> [DOCUMENT EXCERPT]:
Enhanced null handling - Null-safe types

DRAFT - 2007-01-11

Stephen Colebourne

I. Problem

The Java language allows any variable, except primitives, to be null. This leads inevitably to NullPointerExceptions when a developer does not correctly check for null.

One popular solution is to define in documentation which variables, parameters and return types can be null, and which cannot be null. This is fragile, and error prone. For example, compare a HashMap to a ConcurrentHashMap:

  public class HashMap<K, V> implements Map<K, V> {

    /**

     * @param key  the key to retrieve, may be null

     * @return value  the value mapped to the key, null if not found

     */

    public V get(K key) { ... }

  }

  public class ConcurrentHashMap<K, V> implements ConcurrentMap<K, V> {

    /**

     * @param key  the key to retrieve, not null

     * @return value  the value mapped to the key, null if not found

     */

    public V get(K key) { ... }

  }

It is very easy to miss this documentation and pass a null key into the ConcurrentHashMap.

This proposal moves the null-safety from documentation to code, allowing the compiler to check the system for null-safety at compile-time rather than runtime. In our example here, the result would be:

  public class ConcurrentHashMap<K, V> implements ConcurrentMap<K, V> {

    /**

     * @param key  the key to retrieve

     * @return value  the value mapped to the key, null if not found

     */

    public V get(#K key) { ... }

  }

The hash # symbol indicates that the parameter cannot be null, and this can be checked at compile-time.

II. Null-safe types

The proposal introduces a new modifier - hash # - to types when they are declared, in variable declaration, field declaration, method parameter or method return type:

    Address address = null;                       // address variable can be set to null

    #Person person = new Person();                // person variable cannot be set to null

    public #Person lookup(#String personId) {...} // personId and return-type are never null

Rationale: Other languages add a modifier to the nullable type, making that the special case. This seems inappropriate for Java where existing developers, and all existing code, expect to be able to assign null to a type with no special modifier. The # modifier is intended to be read as 'non-null', thus in the example you would describe the method as 'get a non-null person taking a non-null person identifier'.

The type system is altered as follows:

    Person p1 = null;                 // allowed, no change from current rules

    Person p1 = new Person();     // allowed, no change from current rules

    #Person p2 = null;            // compile error, as p2 cannot be null

    #Person p2 = new Person();    // allowed, as new Person() is definitely non-null

    Person p1 = null;

    #Person person = p1;              // compile error, can't assign null to p2

These rules are altered based on whether the compiler can prove that the variable value is null or non-null. At a minimum the following should be supported - if statement comparison to null, object creation, literal assignment (currently only String and auto-boxed primitives), null assignment and within instanceof.

> [EXTRACTED ENTRIES]:
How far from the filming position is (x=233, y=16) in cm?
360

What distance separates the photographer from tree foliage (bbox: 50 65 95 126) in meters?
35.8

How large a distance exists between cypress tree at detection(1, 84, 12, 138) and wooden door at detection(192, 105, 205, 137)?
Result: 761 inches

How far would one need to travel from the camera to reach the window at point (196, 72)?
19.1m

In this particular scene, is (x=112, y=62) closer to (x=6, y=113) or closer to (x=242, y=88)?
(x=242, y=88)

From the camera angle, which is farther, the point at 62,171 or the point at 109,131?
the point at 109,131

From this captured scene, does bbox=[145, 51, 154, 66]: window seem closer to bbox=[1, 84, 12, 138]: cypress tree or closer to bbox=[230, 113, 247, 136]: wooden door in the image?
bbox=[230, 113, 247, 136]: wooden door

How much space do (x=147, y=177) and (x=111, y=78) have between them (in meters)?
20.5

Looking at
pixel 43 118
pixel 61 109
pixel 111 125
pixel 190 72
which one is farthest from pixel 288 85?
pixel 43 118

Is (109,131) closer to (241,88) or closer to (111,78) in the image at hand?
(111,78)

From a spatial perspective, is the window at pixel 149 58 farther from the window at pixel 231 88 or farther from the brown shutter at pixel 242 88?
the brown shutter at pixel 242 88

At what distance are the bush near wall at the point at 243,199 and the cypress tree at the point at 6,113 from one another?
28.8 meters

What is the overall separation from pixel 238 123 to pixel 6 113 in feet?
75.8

> [WRITTEN TASKS]:
A – Output the portion of the null-safe types proposal between "Person p1 = new" and "and within instanceof.", inclusive, with its wording unchanged.
B – Answer these questions using the null-safe types proposal:
(i) According to the HashMap documentation shown, may the key passed to get be null?
(ii) What symbol does the proposal add as the modifier marking a type as non-null?
(iii) Which cases does the proposal say the compiler should support, at a minimum, when proving a variable value null or non-null?
C – Resume the null-safe types proposal from where it stops.

> [ANSWERS PROVIDED]:
A –
Person p1 = new Person();     // allowed, no change from current rules

    #Person p2 = null;            // compile error, as p2 cannot be null

    #Person p2 = new Person();    // allowed, as new Person() is definitely non-null

    Person p1 = null;

    #Person person = p1;              // compile error, can't assign null to p2

These rules are altered based on whether the compiler can prove that the variable value is null or non-null. At a minimum the following should be supported - if statement comparison to null, object creation, literal assignment (currently only String and auto-boxed primitives), null assignment and within instanceof.

B –
(i) Yes. The key "may be null."
(ii) The hash symbol, #.
(iii) If statement comparison to null, object creation, literal assignment (currently only String and auto-boxed primitives), null assignment, and within instanceof.

C –
    Person p1 = new Person();

    #Person p2 = p1;                  // allowed, because compiler can prove p1 is non-null

    Person p1 = old.getPerson();  // old.getPerson() has no null-status information in the return type

    if (p1 != null) {

      #Person p2 = p1;                // allowed, because compiler can prove p1 is non-null

    }

    Object obj = ...

    if (obj instanceof Person) {

      #Person p2 = (Person) obj;  // allowed, because compiler can prove obj is non-null

    }

A new cast operator - (#) - is added to allow a variable that cannot be proved to be null or non-null to be cast to a non-null type. This is useful for integration with legacy code that does not define the null status of its method return types and fields.

    Person p1 = old.getPerson();  // old.getPerson() return-type is nullable

    #Person p2 = (#) p1;              // allowed, because compiler does not know status of p1

    Person p1 = null;

    #Person p2 = (#) p1;              // compile error, because compiler can prove p1 is null

    Person p1 = new Person();

    #Person p2 = (#) p1;              // allowed but unnecessary, because compiler can prove p1 is non-null

The compiled class file would contain an attribute to store the modifier, whether true or false. This is needed for each field, parameter and method return type. This would exist solely for the use of the compiler and would not be verified at runtime. Classes without the attribute will be assumed to be legacy code during compilation, meaning that the compiler cannot prove that the value is null.

Having made these changes, it is now possible for the compiler to be changed to prevent compilation of code that may throw a NullPointerException:

    Person p1 = old.getPerson();  // old.getPerson() return-type is nullable

    p1.getAddress();                  // compile error?, as compiler doesn't know it will succeed

There is no difficulty in making the compiler do this, however, it probably isn't reasonable to do this at this point in the life of Java. Doing so would create a barrier between new code and old code that may be too large to easily cross. Thus, this would only be a compile error if specifically switched on.

The Java libraries will be retrofitted to define the null status of each method and field. Since null-checking will still occur as normal in the JVM, code compiled under a prior JVM will run under the new JVM without any problem. It will however, be impossible to compile existing code that doesn't handle null correctly using the new javac.

To alleviate the javac issue, it is proposed that null checking during compilation can be turned off in various ways. It can be turned off globally or per class/method using an annotation as with generics.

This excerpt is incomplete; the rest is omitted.